**Instruction**
Transcribe the passage on the ScreenTB mentorship scheme below word for word, from "Main take-aways" up to and including "facilitate the process.".
## start Extract
Mentorship scheme

The ScreenTB mentorship scheme was set up at the kick-off meeting at the very beginning of the project and ran over the entire project lifetime, involving 26 consortium members at different stages of their careers and with diverse backgrounds. In most cases, senior academics in the consortium mentored early and mid-career scientists; though we also had one pair of participants who were at comparable stages in their careers and who mentored each other mutually, which also turned out to be highly fruitful. Mentoring took place through regular electronic, telephone, Skype and face-to-face meetings. Most of the annual consortium meetings included specific “mentor-mentee breakfasts” or similar dedicated sessions that provided the opportunity for personal exchange.

According to Prof. Hazel Dockrell: “A good mentor should be a critical friend, a motivator, a role model and a networker, and different mentors might be needed at different stages of one’s career.” She further explains that the mentoring programme within ScreenTB was modelled on those set up for the Gates Malaria Partnership and then the Malaria capacity Development Consortium, both large multi-center consortia through which many PhD students and young post-doctoral fellows were trained and mentored. A model of mentoring was used in which the mentor was not the primary supervisor or lab head for the mentee. Although much of what the mentor does will be the same, regardless if the mentor is also a supervisor or line manager, there are important differences. An external mentor can provide a neutral sounding board for the mentee to discuss how their PhD, post-doc position, other job or career is progressing, in a confidential way. It enables the mentee to discuss how to best interact with their supervisor or boss (e.g., how do I get my supervisor to read my thesis drafts more quickly?). It enables them to discuss whether they feel academic research is for them, in a neutral setting without it impacting future opportunities. It brings with it its own challenges however, including less frequent face to face interactions, and the even greater need for the mentor to refrain from just advising the student.

Mentors may be seen as surrogate parents and role models, whose core values will influence their mentees. A good mentor-mentee relationship can even be the basis for a lifelong friendship, and like all human relationships, that between mentors and mentee will work best if there is a real rapport between them.

In order to evaluate the success of the mentorship scheme upon completion of the ScreenTB project, LINQ management conducted a survey among the mentor-mentee pairings, complemented by a series of personal interviews. These are the results:

The mentor-mentee experience

The majority of ScreenTB members appreciated the opportunity to take part in the project mentorship scheme and has taken great value from it: „The mentor-mentee-scheme has been an incredibly valuable experience and really had a profound impact on my professional and personal development in the last years”. Participants also report that they have had some tangible results and that the programme has had positive effects: “Being mentored has helped me prioritizing and managing time better, and we keep each other motivated”.

Main take-aways

Mentor-mentee relationships require a foundation of trust, mutual understanding, common interests and dedication. This can be established over time and most participants were able to overcome potential initial barriers, cultural differences, demanding schedules and managed to break the ice. Prof. Dockrell facilitated this process by allocating time to the mentors and mentees to bond during the annual meetings. Face-to-face meetings with frequent intervals were cited throughout as the most beneficial way of establishing a mentor-mentee relationship, yet additional structured guidance documents might facilitate the process.
## end Extract
## start Source material
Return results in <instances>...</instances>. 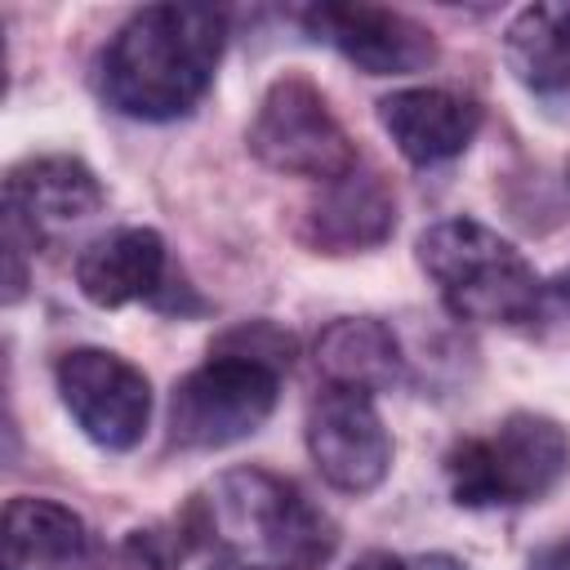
## end Source material
**Reply to the exercise**
Main take-aways

Mentor-mentee relationships require a foundation of trust, mutual understanding, common interests and dedication. This can be established over time and most participants were able to overcome potential initial barriers, cultural differences, demanding schedules and managed to break the ice. Prof. Dockrell facilitated this process by allocating time to the mentors and mentees to bond during the annual meetings. Face-to-face meetings with frequent intervals were cited throughout as the most beneficial way of establishing a mentor-mentee relationship, yet additional structured guidance documents might facilitate the process.